The scatter plot shows the relationship between Attack and Speed across Pokémon types:

General Trend: There is a weak positive correlation; Pokémon with higher attack values tend to have higher speed, but the relationship is not strong.
Type Variation: Pokémon types are scattered across the plot, indicating that attack and speed are not heavily dependent on type. However, some types like Flying and Electric cluster at higher speeds, while Rock and Steel tend to have lower speeds.
Outliers: A few Pokémon exhibit extreme values for either Attack or Speed, representing potential legendary or specialized Pokémon.

This plot highlights diversity in Pokémon attributes and weak dependency between attack and speed.

Correlation Analysis

To quantify relationships, we calculate the correlation matrix and visualize it as a heatmap. This helps identify features that are highly correlated with Speed, guiding feature selection later.

# Correlation matrix and heatmap
correlation_matrix = pokemon_data.corr(numeric_only=True)
sns.heatmap(correlation_matrix, annot=True, cmap='coolwarm', fmt=".2f", vmin=-1, vmax=1)
plt.title("Correlation Matrix")
plt.show()

The correlation matrix reveals the relationships between Pokémon attributes:

Strong Correlations:

Total is highly correlated with most individual stats (e.g., Attack = 0.74, Sp. Atk = 0.75), as it represents their sum.
# (Pokémon ID) and Generation are strongly correlated (0.98), reflecting sequential Pokémon releases.

2. Moderate Correlations:

Speed shows moderate positive correlations with Sp. Atk (0.47) and Total (0.58), indicating that higher overall stats generally align with greater speed.
Legendary moderately correlates with Total (0.50) and individual stats like Sp. Atk (0.45), as legendary Pokémon often have higher values.

3. Weak Correlations: Defense and Speed (0.02) have negligible correlation, indicating they vary independently.

This heatmap highlights feature dependencies and suggests Total strongly influences other attributes.

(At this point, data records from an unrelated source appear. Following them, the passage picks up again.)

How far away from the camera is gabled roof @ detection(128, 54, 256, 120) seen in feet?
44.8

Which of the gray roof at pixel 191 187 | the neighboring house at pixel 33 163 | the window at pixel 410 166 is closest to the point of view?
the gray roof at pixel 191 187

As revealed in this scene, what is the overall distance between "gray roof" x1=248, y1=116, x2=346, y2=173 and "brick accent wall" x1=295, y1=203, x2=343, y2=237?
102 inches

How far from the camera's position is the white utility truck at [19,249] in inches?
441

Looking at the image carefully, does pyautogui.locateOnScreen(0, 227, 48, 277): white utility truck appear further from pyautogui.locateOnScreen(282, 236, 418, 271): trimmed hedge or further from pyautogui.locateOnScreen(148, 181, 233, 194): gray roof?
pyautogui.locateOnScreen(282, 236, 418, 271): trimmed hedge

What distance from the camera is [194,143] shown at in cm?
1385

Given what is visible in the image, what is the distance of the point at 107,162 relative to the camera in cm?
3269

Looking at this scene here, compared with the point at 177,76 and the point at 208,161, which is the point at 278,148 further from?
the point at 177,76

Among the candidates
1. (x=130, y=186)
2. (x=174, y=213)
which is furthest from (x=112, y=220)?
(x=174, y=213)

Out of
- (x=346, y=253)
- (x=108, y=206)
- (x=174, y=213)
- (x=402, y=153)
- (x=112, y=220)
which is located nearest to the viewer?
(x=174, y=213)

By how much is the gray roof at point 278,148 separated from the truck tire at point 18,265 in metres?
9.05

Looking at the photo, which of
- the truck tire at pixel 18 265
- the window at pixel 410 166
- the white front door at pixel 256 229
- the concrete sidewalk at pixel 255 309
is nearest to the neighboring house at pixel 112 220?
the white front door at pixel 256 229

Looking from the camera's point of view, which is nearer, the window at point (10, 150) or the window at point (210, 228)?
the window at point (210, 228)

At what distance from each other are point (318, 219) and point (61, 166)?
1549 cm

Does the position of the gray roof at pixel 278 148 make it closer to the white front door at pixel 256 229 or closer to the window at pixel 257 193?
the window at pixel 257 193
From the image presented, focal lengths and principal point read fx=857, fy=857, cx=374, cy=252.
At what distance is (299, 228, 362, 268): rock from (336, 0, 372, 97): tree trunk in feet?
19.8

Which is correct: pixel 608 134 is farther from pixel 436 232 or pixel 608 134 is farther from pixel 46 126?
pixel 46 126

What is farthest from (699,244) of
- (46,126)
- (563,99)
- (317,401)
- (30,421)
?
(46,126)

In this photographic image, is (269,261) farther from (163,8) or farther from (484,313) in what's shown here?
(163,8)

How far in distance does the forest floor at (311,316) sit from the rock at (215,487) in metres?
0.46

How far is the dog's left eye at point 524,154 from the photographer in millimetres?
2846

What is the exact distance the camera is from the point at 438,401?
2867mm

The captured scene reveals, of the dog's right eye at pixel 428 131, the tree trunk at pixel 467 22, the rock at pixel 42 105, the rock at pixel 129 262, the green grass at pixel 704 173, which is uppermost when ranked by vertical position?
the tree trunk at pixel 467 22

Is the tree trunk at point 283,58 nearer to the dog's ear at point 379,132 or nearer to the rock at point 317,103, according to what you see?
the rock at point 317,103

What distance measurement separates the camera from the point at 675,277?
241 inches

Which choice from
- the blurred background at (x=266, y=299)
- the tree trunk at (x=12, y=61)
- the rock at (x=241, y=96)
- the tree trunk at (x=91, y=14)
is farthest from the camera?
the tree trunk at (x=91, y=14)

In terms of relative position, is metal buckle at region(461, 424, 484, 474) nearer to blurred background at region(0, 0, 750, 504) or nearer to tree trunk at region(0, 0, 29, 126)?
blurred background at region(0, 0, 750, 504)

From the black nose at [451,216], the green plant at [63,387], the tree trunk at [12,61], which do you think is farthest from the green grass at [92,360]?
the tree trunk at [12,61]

Categorical Feature Analysis

Categorical features, such as Type.1 and Generation, provide additional insights when analyzed against Speed. Let’s create boxplots to explore how speed varies across Pokémon types and generations.

Speed Distribution by Pokémon Type:

# Boxplot for Speed by Type.1
plt.figure(figsize=(12, 6))
sns.boxplot(data=pokemon_data, x='Type.1', y='Speed', palette='Set2')
plt.title("Speed Distribution by Pokémon Type")
plt.xticks(rotation=45)
plt.show()

Variation by Type: Flying Pokémon have the highest median speed, while Rock and Steel types are slower on average.
Outliers: Several types, such as Bug and Psychic, show outliers with significantly higher speeds than their median.
Range: Most types have a broad range of speeds, but variability differs, with Flying and Electric being faster overall.

Speed Distribution Across Generations:

# Boxplot for Speed by Generation
sns.boxplot(data=pokemon_data, x='Generation', y='Speed', palette='Set3')
plt.title("Speed Distribution Across Generations")
plt.show()

Consistency Across Generations: Speed distributions are relatively similar across all generations, with no significant shifts in medians or ranges.
Outliers: Generation 3 shows several outliers, indicating the presence of exceptionally fast Pokémon, while other generations lack visible outliers.
Median Values: Median speeds remain consistent across generations, suggesting a balanced stat design over time.

Identifying Outliers

Outliers in the dataset can skew the model’s performance. We visualize outliers using boxplots for key features like Speed, Attack, and Defense.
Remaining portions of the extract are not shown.